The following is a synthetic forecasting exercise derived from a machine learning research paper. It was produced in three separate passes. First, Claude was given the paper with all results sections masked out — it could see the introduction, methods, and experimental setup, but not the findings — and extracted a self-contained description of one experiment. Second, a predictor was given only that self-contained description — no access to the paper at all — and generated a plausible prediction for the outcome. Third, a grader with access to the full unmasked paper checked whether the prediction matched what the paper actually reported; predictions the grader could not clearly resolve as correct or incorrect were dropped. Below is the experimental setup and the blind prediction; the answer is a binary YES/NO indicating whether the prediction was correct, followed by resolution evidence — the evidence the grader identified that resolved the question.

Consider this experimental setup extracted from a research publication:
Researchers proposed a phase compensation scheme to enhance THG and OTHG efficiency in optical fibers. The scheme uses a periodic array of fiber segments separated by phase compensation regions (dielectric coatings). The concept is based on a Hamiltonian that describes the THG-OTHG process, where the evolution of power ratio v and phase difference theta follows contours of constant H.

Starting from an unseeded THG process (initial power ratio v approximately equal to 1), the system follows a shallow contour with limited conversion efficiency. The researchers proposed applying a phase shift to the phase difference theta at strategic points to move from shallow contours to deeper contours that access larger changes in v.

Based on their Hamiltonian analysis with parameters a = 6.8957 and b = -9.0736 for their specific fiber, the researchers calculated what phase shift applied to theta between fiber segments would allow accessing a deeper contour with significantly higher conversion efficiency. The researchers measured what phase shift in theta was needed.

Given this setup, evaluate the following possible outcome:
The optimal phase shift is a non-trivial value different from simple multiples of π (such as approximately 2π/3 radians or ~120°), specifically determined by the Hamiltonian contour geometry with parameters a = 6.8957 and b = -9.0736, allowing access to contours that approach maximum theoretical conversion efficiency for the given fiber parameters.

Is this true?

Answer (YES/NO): NO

◆ ◆ ◆ ◆ ◆ ◆ ◆

▶ _Work instructions_
Return exactly the lines from the beginning of the data above through the one containing "Given this setup, evaluate", please. Include both end lines and add nothing else.

▶ _Problem solution_
The following is a synthetic forecasting exercise derived from a machine learning research paper. It was produced in three separate passes. First, Claude was given the paper with all results sections masked out — it could see the introduction, methods, and experimental setup, but not the findings — and extracted a self-contained description of one experiment. Second, a predictor was given only that self-contained description — no access to the paper at all — and generated a plausible prediction for the outcome. Third, a grader with access to the full unmasked paper checked whether the prediction matched what the paper actually reported; predictions the grader could not clearly resolve as correct or incorrect were dropped. Below is the experimental setup and the blind prediction; the answer is a binary YES/NO indicating whether the prediction was correct, followed by resolution evidence — the evidence the grader identified that resolved the question.

Consider this experimental setup extracted from a research publication:
Researchers proposed a phase compensation scheme to enhance THG and OTHG efficiency in optical fibers. The scheme uses a periodic array of fiber segments separated by phase compensation regions (dielectric coatings). The concept is based on a Hamiltonian that describes the THG-OTHG process, where the evolution of power ratio v and phase difference theta follows contours of constant H.

Starting from an unseeded THG process (initial power ratio v approximately equal to 1), the system follows a shallow contour with limited conversion efficiency. The researchers proposed applying a phase shift to the phase difference theta at strategic points to move from shallow contours to deeper contours that access larger changes in v.

Based on their Hamiltonian analysis with parameters a = 6.8957 and b = -9.0736 for their specific fiber, the researchers calculated what phase shift applied to theta between fiber segments would allow accessing a deeper contour with significantly higher conversion efficiency. The researchers measured what phase shift in theta was needed.

Given this setup, evaluate the following possible outcome:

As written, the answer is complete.